Print

Print


Hi Serge,

Thanks for this detailed report, master build fine on my machine but you're right there's something strange with LIBPATH, I check and let you know.

Cheers,

Fabrice

On 01/08/2015 12:26 AM, Serge Monkewitz wrote:
[log in to unmask]" type="cite">
Hey all,

    The xrootd death happened because Tatiana had a small typo in her query (scisql_s2PtInPoly should be scisql_s2PtInCPoly). As Fritz surmised, this led to an uncaught std::runtime_error and subsequent worker death. Since Fritz is in the process of fixing this, hopefully we can just wait for his changes to land.
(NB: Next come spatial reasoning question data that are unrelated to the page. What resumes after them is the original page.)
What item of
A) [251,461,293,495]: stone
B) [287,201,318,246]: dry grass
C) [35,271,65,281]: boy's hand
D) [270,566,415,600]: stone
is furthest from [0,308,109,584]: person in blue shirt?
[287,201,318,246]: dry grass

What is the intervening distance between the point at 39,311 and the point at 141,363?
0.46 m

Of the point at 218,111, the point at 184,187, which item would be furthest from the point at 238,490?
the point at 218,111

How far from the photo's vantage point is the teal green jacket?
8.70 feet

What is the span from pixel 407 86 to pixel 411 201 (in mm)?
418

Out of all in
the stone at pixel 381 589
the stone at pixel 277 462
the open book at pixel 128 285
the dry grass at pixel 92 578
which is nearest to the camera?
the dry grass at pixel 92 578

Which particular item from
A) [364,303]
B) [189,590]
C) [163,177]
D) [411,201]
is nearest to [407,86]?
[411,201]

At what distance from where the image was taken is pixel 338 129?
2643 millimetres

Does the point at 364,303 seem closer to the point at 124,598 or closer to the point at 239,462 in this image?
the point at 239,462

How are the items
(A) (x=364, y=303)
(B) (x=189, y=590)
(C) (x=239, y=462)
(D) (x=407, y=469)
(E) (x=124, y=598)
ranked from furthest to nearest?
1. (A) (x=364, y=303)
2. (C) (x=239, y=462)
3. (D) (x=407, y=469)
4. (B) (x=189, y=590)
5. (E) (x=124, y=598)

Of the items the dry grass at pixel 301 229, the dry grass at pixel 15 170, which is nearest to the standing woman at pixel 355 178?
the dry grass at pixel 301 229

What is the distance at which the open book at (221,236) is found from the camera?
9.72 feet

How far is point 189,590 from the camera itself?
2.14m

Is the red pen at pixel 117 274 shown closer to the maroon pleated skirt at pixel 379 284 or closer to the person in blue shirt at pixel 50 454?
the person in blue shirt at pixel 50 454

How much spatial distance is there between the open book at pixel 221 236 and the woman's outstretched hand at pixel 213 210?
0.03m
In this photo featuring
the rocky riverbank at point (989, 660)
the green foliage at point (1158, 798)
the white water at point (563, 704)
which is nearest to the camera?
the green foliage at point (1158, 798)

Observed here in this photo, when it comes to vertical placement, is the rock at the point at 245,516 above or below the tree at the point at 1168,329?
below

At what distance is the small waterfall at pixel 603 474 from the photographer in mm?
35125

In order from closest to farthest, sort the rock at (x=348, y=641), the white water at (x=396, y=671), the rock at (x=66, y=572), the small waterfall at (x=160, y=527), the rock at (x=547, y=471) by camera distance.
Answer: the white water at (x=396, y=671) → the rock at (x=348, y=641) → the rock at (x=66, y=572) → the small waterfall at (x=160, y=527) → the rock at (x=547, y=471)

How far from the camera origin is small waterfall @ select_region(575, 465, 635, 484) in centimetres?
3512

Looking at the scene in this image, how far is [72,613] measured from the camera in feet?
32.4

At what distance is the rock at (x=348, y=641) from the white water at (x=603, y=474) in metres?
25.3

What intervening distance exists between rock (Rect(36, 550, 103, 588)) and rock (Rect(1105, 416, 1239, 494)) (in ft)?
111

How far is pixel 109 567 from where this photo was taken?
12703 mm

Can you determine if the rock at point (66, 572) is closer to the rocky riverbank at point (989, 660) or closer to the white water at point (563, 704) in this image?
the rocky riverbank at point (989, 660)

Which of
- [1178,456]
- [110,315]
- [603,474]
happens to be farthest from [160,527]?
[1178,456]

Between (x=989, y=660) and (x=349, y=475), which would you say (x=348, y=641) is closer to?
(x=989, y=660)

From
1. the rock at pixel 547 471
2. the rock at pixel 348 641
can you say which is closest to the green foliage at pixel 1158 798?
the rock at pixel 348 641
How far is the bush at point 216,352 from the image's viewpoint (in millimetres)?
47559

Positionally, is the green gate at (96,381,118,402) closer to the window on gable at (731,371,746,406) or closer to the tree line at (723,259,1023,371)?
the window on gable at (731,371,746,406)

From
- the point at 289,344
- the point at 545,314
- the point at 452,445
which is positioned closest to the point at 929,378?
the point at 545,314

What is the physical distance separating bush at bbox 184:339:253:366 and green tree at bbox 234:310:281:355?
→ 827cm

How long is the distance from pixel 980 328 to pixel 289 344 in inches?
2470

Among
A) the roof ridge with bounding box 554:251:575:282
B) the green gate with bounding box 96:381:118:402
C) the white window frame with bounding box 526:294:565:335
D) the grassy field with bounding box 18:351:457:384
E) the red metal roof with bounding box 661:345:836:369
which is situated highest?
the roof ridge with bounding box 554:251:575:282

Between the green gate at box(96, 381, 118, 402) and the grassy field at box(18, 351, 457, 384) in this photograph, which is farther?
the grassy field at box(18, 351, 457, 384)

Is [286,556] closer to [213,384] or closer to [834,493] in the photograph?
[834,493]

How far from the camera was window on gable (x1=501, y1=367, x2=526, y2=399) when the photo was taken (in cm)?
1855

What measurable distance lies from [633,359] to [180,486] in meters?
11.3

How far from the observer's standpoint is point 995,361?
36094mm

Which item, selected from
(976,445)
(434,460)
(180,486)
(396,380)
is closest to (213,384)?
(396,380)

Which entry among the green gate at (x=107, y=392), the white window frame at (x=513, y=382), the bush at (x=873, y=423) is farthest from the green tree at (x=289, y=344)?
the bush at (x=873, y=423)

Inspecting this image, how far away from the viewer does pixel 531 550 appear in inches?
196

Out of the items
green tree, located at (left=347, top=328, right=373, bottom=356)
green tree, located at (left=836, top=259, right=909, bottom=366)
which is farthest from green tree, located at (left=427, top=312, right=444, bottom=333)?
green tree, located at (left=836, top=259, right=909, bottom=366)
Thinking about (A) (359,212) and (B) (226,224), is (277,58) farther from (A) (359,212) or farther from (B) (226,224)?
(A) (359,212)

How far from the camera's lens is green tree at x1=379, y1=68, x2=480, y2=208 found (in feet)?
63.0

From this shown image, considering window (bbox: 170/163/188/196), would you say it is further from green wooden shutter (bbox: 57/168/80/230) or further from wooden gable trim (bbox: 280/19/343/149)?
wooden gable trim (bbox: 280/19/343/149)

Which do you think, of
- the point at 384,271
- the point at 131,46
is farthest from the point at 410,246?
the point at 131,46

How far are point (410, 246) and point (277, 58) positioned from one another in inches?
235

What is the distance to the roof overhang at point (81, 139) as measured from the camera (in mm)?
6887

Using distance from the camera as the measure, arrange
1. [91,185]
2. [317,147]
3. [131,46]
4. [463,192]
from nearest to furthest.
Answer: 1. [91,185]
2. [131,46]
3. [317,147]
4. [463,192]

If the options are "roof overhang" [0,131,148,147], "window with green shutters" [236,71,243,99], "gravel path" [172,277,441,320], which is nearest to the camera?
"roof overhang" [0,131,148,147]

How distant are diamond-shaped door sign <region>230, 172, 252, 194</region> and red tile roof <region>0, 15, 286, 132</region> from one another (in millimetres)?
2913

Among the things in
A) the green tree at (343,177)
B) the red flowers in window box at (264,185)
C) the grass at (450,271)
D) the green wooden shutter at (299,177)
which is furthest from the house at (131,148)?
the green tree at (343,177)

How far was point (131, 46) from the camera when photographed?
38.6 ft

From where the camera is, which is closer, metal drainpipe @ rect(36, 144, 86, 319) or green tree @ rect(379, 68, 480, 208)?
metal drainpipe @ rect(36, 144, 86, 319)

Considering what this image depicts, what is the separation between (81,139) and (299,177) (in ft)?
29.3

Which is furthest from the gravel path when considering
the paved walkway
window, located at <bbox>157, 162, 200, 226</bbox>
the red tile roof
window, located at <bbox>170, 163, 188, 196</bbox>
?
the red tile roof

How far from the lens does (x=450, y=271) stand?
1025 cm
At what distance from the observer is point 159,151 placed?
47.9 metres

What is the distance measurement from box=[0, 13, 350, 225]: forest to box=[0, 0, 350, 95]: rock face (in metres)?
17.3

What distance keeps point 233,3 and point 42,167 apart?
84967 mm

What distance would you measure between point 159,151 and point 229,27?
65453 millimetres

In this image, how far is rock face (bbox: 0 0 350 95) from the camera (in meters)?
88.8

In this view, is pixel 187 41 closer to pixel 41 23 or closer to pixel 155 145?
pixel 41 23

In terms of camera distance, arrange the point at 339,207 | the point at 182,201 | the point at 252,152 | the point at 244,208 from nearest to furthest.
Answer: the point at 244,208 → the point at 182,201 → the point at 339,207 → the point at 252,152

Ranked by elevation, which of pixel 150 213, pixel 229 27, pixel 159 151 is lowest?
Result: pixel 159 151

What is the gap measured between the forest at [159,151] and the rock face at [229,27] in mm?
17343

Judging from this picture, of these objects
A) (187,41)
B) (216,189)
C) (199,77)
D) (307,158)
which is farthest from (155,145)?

However, there are bigger problems. First of all, master doesn’t build for me. I get this error:

  File "/home/lsstadm/qserv/SConstruct", line 104:
    env.Alias("dist-core", get_install_targets())
  File "/home/lsstadm/qserv/SConstruct", line 90:
    exports=['env', 'ARGUMENTS'])
  File "/home/lsstadm/stack/Linux64/scons/2.3.0+1/lib/scons/SCons/Script/SConscript.py", line 609:
    return method(*args, **kw)
  File "/home/lsstadm/stack/Linux64/scons/2.3.0+1/lib/scons/SCons/Script/SConscript.py", line 546:
    return _SConscript(self.fs, *files, **subst_kw)
  File "/home/lsstadm/stack/Linux64/scons/2.3.0+1/lib/scons/SCons/Script/SConscript.py", line 260:
    exec _file_ in call_stack[-1].globals
  File "/home/lsstadm/qserv/build/SConscript", line 39:
    canBuild = detect.checkMySql(env) and detect.setXrootd(env) and detect.checkXrootdLink(env)
  File "/home/lsstadm/qserv/site_scons/detect.py", line 225:
    xrdLibPath = findXrootdLibPath("XrdCl", env["LIBPATH"])
  File "/home/lsstadm/qserv/site_scons/detect.py", line 213:
    if os.access(os.path.join(path, fName), os.R_OK):
  File "/home/lsstadm/stack/Linux64/anaconda/2.1.0/lib/python2.7/posixpath.py", line 77:
    elif path == '' or path.endswith('/'):

which is caused by the fact that env[“LIBPATH”] looks like:

[[], '/home/lsstadm/stack/Linux64/antlr/2.7.7/lib', '/home/lsstadm/stack/Linux64/boost/1.55.0.1.lsst2/lib', '/home/lsstadm/stack/Linux64/log4cxx/0.10.0.lsst1+2/lib', '/home/lsstadm/stack/Linux64/xrootd/4.0.0rc4-qsClient2/lib', '/home/lsstadm/stack/Linux64/zookeeper/3.4.6/c-binding/lib', '/home/lsstadm/stack/Linux64/mysql/5.1.65.lsst1/lib', '/home/lsstadm/stack/Linux64/protobuf/2.4.1/lib', '/home/lsstadm/stack/Linux64/log/10.0+3/lib']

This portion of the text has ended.